- Exercise passage -

▽

Wednesday, December 14, 2016
The IEDM 2016 conference, held in early December in San Francisco, was somewhat of a coming-out party for magneto-resistive memory (MRAM). The MRAM presentations at IEDM were complemented by a special MRAM-focused poster session – organized by the IEEE Magnetics Society in cooperation with the IEEE Electron Devices Society (EDS) – with 33 posters and a lively crowd.
And in the opening keynote speech of the 62nd International Electron Devices Meeting, Seok-hee Lee, executive vice president at SK Hynix (Seoul), set the stage by saying that the race is on between DRAM and emerging memories such as MRAM. “Originally, people thought that DRAM scaling would stop. Then engineers in the DRAM and NAND worlds worked hard and pushed out the end further in the future,” he said.
While cautioning that MRAM bit cells are larger than in DRAM and thus more more costly, Lee said MRAM has “very strong potential in embedded memory.”
SK Hynix is not the only company with a full-blown MRAM development effort underway. Samsung, which earlier bought MRAM startup Grandis and which has a materials-related research relationship with IBM, attracted a standing-room-only crowd to its MRAM paper at IEDM. TSMC is working with TDK on its program, and Sony is using 300mm wafers to build high-performance MRAMs for startup Avalanche Technology.
And one knowledgeable source said “the biggest processor company also has purchased a lot of equipment” for its MRAM development effort.
Dave Eggleston, vice president of emerging memory at GlobalFoundries, said he believes GlobalFoundries is the furthest along on the MRAM optimization curve, partly due to its technology and manufacturing partnership with Everspin Technologies (Chandler, Ariz.). Everspin has been working on MRAM for more than 20 years, and has shipped nearly 60 million discrete MRAMs, largely to the cache buffering and industrial markets.
GlobalFoundries has announced plans to use embedded STT-MRAM in its 22FDX platform, which uses fully-depleted SOI technology, as early as 2018.
Future versions of MRAM– such as spin orbit torque (SOT) MRAM and Voltage Controlled MRAM — could compete with SRAM and DRAM. Analysts said today’s spin-transfer torque STT-MRAM – referring to the torque that arises from the transfer of electron spins to the free magnetic layer — is vying for commercial adoption as ever-faster processors need higher performance memory subsystems.
STT-MRAM is fast enough to fit in as a new memory layer below the processor and the SRAM-based L1/L2 cache layers, and above DRAM and storage-level NAND flash layers, said Gary Bronner, vice president of research at Rambus Inc.
With good data retention and speed, and medium density, MRAM “may have advantages in the lower-level caches” of systems which have large amounts of on-chip SRAM, Bronner said, due in part to MRAM’s smaller cell size than six-transistor SRAM. While DRAM in the sub-20nm nodes faces cost issues as its moves to more complex capacitor structures, Bronner said that “thus far STT-MRAM) is not cheaper than DRAM.”
IBM researchers, which pioneered the spin-transfer torque approach to MRAM, are working on a high-performance MRAM technology which could be used in servers.
As of now, MRAM density is limited largely by the size of the transistors required to drive sufficient current to the magnetic tunnel junction (MTJ) to flip its magnetic orientation. Dan Edelstein, an IBM fellow working on MRAM development at IBM Research, said “it is a tall order for MRAM to replace DRAM. But MRAM could be used in system-level memory architectures and as an embedded memory technology.”

△

- Data supplied -

▽

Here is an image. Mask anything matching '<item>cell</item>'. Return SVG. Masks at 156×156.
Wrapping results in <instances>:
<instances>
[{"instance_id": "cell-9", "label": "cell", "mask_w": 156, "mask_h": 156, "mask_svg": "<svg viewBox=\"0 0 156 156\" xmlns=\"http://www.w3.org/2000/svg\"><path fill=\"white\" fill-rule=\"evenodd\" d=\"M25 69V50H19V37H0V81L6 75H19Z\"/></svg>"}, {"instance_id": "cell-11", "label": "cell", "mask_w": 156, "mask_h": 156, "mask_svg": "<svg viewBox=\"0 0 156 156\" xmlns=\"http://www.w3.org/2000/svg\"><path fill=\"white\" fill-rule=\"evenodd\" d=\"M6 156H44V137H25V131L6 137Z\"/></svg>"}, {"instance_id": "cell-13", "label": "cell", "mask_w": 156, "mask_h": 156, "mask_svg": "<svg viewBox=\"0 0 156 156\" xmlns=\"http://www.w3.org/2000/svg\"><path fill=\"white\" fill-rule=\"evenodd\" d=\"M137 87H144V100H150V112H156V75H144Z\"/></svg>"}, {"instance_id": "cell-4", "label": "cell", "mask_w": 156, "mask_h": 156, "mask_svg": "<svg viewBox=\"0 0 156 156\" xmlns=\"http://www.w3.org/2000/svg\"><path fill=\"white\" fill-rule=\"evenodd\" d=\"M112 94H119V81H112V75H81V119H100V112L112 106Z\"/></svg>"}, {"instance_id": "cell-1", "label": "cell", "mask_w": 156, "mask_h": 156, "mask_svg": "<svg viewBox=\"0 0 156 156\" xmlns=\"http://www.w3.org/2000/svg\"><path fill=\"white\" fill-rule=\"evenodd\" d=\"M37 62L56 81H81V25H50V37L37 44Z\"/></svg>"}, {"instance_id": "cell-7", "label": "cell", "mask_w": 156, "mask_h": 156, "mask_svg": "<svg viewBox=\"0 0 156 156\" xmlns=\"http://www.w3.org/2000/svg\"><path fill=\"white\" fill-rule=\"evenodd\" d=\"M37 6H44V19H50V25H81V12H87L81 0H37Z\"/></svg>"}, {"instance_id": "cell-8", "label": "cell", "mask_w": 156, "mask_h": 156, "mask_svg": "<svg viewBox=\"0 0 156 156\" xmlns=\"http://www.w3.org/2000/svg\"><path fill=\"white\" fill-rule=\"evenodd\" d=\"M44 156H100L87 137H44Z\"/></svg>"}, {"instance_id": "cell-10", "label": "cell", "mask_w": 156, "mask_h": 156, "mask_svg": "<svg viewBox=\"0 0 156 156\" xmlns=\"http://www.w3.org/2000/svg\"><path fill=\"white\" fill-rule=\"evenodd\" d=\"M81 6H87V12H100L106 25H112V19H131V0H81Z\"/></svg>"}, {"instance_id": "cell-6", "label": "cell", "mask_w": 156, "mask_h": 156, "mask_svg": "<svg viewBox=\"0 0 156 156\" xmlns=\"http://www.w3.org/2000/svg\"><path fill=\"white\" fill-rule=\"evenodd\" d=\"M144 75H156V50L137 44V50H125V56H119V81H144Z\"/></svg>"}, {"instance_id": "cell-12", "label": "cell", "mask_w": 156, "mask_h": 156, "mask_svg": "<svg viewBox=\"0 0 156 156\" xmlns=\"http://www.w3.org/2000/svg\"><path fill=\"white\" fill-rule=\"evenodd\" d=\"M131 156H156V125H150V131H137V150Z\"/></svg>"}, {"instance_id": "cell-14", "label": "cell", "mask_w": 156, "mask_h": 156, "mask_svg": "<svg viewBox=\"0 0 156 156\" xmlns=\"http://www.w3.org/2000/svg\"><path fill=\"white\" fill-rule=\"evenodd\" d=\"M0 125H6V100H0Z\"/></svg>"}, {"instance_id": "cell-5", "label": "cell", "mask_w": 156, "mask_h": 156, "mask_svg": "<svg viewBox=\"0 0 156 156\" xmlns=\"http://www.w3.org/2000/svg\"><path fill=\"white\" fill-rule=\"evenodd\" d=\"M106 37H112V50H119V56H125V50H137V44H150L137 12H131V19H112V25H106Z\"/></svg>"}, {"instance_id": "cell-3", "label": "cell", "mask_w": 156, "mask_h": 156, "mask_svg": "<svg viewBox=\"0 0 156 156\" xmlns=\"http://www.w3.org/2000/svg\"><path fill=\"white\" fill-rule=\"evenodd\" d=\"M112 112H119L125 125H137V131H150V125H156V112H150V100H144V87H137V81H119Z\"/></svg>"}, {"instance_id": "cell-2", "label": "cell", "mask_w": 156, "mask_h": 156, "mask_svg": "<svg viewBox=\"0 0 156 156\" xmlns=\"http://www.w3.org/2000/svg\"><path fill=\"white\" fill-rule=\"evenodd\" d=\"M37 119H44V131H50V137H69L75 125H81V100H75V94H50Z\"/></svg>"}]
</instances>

△

- Problem to work on -
Copy the passage of the MRAM article starting at "Dave Eggleston, vice" and ending at "early as 2018.".

- Exercise output -
Dave Eggleston, vice president of emerging memory at GlobalFoundries, said he believes GlobalFoundries is the furthest along on the MRAM optimization curve, partly due to its technology and manufacturing partnership with Everspin Technologies (Chandler, Ariz.). Everspin has been working on MRAM for more than 20 years, and has shipped nearly 60 million discrete MRAMs, largely to the cache buffering and industrial markets.
GlobalFoundries has announced plans to use embedded STT-MRAM in its 22FDX platform, which uses fully-depleted SOI technology, as early as 2018.